MEDIAKOMPETEN.CO.ID - Momen Hari Raya Idulfitri seringkali digambarkan sebagai puncak kebahagiaan setelah sebulan penuh menjalankan ibadah puasa Ramadan. Tradisi berkumpul bersama keluarga, menikmati hidangan istimewa, serta saling memaafkan menjadi esensi yang dinanti banyak orang.
Namun, realitasnya tidak selalu seindah bayangan tersebut bagi sebagian kalangan. Ada fenomena yang dikenal sebagai 'Lebaran Blues', di mana suasana hari raya justru memicu stres, kecemasan, bahkan rasa takut.
Kondisi ini muncul ketika pertemuan silaturahmi diwarnai dengan tekanan sosial yang tidak menyenangkan. Bagi mereka yang merasakan 'Lebaran Blues', esensi kebahagiaan hari raya terasa hilang tertutupi beban.
Tekanan tersebut seringkali bersumber dari pertanyaan-pertanyaan personal yang dilontarkan oleh kerabat atau teman saat bersua. Pertanyaan-pertanyaan ini seringkali dianggap mengusik privasi di tengah suasana perayaan.
Spesialis kesehatan jiwa, dr Lahargo Kembaren, SpKJ, menyoroti bahwa bagi sebagian individu, Lebaran bisa bertransformasi menjadi semacam ujian sosial yang menguras energi. Hal ini terjadi akibat interaksi yang kurang sensitif.
"Bagi sebagian orang memang Lebaran bisa berubah menjadi ujian sosial melalu pertanyaan-pertanyaan seperti 'kapan nikah?', 'kerja di mana sekarang?' sampai 'sudah punya anak atau belum?'" ungkap dr Lahargo Kembaren, SpKJ.
Pernyataan dari dr Lahargo Kembaren, SpKJ tersebut menegaskan bahwa pertanyaan-pertanyaan umum mengenai status pernikahan atau pekerjaan dapat menjadi pemicu utama munculnya kecemasan saat silaturahmi.

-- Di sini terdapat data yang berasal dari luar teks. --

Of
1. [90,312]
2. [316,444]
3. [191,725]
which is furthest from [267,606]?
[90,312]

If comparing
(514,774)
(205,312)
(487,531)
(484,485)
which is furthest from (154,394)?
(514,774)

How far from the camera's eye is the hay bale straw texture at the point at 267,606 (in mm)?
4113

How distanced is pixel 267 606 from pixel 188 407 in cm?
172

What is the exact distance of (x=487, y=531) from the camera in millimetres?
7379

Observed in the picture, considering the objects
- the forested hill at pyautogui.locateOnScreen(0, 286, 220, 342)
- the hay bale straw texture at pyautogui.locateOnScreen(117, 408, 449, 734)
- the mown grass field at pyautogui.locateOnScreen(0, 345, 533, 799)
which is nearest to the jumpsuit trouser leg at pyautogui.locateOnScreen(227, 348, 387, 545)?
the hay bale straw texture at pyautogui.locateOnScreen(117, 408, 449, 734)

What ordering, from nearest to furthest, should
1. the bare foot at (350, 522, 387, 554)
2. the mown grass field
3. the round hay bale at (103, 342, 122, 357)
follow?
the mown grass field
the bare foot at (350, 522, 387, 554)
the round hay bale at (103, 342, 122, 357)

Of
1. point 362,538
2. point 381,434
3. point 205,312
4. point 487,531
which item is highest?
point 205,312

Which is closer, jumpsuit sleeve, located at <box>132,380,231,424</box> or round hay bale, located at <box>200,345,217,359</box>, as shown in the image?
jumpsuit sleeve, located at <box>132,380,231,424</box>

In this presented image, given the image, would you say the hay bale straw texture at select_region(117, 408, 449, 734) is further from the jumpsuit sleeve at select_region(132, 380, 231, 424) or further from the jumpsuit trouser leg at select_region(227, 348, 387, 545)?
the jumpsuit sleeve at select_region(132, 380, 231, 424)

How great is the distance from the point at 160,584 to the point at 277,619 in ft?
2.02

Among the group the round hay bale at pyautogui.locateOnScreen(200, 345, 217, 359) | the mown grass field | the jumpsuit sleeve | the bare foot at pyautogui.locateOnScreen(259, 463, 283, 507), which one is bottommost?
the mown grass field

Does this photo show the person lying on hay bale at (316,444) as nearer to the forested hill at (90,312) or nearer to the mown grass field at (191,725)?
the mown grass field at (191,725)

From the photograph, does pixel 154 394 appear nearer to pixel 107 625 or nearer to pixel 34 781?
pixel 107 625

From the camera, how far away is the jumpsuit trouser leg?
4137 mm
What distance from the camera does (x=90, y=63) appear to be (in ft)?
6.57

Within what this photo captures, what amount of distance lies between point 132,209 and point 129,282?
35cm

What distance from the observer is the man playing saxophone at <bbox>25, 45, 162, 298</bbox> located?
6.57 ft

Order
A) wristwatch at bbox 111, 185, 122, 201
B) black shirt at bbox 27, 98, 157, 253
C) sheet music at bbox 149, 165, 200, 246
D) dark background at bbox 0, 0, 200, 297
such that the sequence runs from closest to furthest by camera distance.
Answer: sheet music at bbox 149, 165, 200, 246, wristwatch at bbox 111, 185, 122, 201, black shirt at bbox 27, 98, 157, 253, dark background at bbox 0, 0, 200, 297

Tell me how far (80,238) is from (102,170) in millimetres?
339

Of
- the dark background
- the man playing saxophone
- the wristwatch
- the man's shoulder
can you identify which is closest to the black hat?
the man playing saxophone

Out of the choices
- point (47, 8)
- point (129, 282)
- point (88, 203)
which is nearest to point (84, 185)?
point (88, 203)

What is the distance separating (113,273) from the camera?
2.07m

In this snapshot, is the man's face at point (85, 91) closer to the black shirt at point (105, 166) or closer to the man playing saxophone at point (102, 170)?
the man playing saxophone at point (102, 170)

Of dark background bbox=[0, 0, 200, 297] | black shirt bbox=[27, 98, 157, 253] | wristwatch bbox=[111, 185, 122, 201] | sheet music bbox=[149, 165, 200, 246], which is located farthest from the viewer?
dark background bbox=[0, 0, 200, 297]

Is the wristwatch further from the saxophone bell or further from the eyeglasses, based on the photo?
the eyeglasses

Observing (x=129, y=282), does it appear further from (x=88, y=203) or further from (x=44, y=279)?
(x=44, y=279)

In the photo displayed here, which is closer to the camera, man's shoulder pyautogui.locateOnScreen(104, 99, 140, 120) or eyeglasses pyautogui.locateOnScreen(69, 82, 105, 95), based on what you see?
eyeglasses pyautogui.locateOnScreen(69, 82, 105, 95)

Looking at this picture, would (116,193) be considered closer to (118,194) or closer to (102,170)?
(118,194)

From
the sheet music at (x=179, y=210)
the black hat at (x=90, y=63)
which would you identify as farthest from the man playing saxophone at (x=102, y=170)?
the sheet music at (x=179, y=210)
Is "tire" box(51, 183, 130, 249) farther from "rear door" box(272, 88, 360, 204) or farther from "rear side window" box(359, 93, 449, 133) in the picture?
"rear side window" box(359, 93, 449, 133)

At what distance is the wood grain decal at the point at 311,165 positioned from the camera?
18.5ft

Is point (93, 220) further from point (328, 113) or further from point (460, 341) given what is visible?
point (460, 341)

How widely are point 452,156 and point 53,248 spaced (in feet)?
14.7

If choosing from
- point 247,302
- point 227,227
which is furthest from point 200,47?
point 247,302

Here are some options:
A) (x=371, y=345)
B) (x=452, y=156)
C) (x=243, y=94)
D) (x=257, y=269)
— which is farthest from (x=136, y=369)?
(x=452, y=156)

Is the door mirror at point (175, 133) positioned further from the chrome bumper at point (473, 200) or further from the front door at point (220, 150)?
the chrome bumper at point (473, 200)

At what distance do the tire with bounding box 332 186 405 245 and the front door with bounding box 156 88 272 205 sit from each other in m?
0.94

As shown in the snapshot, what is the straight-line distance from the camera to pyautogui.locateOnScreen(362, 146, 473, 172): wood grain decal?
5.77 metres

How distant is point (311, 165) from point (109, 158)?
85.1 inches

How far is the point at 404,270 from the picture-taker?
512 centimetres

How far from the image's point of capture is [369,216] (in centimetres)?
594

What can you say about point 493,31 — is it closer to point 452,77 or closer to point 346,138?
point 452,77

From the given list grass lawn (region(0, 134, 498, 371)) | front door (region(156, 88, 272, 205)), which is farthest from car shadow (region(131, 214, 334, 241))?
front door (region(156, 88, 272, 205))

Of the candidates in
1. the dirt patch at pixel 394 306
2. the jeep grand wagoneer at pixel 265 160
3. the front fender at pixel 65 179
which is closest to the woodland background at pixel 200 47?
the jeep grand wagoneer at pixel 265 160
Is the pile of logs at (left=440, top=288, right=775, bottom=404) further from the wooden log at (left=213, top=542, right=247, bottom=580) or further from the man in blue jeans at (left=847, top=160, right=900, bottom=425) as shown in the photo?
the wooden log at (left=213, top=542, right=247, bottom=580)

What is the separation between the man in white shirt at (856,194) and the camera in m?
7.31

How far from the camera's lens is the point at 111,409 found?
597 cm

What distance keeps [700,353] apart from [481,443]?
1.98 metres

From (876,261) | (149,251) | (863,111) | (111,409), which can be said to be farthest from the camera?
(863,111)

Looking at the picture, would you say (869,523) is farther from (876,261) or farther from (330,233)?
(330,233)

Penting untuk menyadari dampak dari interaksi semacam itu.
Oleh karena itu, penting bagi masyarakat untuk lebih peka dalam berkomunikasi saat momen silaturahmi Idulfitri untuk menjaga suasana tetap hangat dan suportif. Mengelola ekspektasi sosial menjadi kunci agar momen fitri tetap bermakna positif.